___ Material for this task ___

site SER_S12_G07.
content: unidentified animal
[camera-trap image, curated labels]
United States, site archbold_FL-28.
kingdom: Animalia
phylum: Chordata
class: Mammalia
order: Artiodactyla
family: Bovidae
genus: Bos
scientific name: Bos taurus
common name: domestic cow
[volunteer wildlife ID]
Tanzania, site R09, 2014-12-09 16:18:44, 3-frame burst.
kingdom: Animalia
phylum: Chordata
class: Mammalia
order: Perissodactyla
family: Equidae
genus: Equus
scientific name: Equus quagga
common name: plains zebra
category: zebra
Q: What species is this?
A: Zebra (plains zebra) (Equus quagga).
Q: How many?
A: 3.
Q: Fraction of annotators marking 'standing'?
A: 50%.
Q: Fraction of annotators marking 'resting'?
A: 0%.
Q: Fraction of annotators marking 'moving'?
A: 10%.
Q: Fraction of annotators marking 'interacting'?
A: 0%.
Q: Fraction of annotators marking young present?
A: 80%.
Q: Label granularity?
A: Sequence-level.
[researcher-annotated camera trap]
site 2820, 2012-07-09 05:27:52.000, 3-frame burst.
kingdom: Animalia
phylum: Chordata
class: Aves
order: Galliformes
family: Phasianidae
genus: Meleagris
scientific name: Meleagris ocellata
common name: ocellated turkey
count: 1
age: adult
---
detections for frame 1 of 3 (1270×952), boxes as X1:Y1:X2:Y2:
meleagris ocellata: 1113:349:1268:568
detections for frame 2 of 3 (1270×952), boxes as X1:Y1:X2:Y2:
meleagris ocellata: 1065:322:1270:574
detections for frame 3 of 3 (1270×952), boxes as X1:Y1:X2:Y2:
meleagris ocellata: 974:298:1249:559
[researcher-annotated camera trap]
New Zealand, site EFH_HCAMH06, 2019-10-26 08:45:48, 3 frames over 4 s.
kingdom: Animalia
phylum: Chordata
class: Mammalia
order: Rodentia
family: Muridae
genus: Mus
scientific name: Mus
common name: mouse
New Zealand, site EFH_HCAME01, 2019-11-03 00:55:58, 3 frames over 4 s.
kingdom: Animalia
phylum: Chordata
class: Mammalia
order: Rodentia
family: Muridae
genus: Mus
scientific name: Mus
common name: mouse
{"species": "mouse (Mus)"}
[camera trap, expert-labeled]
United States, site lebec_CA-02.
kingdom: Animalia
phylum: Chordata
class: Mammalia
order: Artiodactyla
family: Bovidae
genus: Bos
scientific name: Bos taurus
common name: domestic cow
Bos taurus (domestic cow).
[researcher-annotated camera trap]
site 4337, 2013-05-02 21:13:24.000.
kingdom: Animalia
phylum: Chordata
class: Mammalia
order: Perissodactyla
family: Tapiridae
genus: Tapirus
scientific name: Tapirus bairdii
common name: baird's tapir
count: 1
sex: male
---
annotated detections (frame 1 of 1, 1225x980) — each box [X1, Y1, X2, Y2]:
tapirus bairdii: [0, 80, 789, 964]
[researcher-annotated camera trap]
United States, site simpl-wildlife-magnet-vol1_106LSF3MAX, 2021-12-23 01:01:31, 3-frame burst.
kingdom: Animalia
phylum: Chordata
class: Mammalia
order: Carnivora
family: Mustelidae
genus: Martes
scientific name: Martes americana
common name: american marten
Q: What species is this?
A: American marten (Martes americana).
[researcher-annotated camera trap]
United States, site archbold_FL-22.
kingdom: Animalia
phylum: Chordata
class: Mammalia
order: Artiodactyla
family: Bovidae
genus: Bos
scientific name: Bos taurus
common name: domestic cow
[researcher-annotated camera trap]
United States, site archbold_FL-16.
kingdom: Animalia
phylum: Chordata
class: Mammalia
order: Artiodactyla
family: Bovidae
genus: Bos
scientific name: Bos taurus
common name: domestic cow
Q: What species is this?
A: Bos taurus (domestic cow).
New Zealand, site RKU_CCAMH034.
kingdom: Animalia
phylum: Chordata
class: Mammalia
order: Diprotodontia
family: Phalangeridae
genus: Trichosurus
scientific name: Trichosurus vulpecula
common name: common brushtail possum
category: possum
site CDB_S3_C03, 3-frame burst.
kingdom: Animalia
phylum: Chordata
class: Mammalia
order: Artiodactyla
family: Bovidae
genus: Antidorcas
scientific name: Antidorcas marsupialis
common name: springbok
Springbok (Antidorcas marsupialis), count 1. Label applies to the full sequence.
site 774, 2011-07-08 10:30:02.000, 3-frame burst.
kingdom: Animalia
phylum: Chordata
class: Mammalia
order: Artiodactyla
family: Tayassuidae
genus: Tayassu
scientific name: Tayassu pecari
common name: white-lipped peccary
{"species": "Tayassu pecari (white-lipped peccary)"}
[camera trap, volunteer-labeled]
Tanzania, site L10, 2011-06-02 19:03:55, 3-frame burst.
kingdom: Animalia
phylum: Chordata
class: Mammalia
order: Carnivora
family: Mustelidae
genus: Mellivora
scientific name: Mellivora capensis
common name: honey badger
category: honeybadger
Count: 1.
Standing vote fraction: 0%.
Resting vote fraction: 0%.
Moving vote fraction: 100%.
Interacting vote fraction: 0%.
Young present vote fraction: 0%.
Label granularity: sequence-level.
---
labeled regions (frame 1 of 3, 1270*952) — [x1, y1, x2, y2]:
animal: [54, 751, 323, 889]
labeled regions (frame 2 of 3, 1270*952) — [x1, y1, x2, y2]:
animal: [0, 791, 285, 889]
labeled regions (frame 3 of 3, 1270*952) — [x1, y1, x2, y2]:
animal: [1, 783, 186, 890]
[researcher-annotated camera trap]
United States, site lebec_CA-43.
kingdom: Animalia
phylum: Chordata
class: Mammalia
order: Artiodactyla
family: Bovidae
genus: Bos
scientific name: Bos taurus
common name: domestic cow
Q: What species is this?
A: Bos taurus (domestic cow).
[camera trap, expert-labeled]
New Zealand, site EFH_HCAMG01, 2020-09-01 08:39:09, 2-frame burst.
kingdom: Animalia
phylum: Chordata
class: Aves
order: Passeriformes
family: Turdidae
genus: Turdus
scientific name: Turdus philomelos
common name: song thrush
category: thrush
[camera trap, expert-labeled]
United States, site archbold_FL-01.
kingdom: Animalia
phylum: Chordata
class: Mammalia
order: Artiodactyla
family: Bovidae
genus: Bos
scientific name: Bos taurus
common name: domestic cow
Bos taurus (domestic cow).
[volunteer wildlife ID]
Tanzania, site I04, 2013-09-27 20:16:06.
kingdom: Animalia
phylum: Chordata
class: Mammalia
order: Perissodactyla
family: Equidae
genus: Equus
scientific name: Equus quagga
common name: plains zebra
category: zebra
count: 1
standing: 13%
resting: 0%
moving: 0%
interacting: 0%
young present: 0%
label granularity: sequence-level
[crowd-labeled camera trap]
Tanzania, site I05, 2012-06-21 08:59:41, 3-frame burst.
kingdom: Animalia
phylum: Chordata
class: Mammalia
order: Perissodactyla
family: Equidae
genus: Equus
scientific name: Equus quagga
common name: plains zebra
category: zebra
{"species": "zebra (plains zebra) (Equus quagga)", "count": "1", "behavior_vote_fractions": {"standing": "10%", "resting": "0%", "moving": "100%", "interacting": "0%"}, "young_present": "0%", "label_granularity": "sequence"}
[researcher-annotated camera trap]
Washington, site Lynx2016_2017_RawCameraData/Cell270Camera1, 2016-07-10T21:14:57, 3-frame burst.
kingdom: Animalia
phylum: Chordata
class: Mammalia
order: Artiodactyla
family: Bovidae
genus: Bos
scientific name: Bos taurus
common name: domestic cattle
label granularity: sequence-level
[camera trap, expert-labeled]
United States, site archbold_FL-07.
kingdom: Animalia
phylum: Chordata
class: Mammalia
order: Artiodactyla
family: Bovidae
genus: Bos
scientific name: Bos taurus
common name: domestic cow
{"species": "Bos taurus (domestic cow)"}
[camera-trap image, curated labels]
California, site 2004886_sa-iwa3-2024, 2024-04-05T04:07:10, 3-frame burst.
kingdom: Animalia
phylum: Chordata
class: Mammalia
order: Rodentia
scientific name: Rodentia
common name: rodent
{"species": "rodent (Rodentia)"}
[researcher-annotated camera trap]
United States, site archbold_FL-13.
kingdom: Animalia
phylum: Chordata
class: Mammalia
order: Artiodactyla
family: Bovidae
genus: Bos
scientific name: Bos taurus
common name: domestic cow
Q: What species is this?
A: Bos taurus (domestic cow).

___

> Work item: Could you reproduce, exactly as written, the lines running from the one with "common name: rodent" to the end of the entries above?

> Answer below:
common name: rodent
{"species": "rodent (Rodentia)"}
[researcher-annotated camera trap]
United States, site archbold_FL-13.
kingdom: Animalia
phylum: Chordata
class: Mammalia
order: Artiodactyla
family: Bovidae
genus: Bos
scientific name: Bos taurus
common name: domestic cow
Q: What species is this?
A: Bos taurus (domestic cow).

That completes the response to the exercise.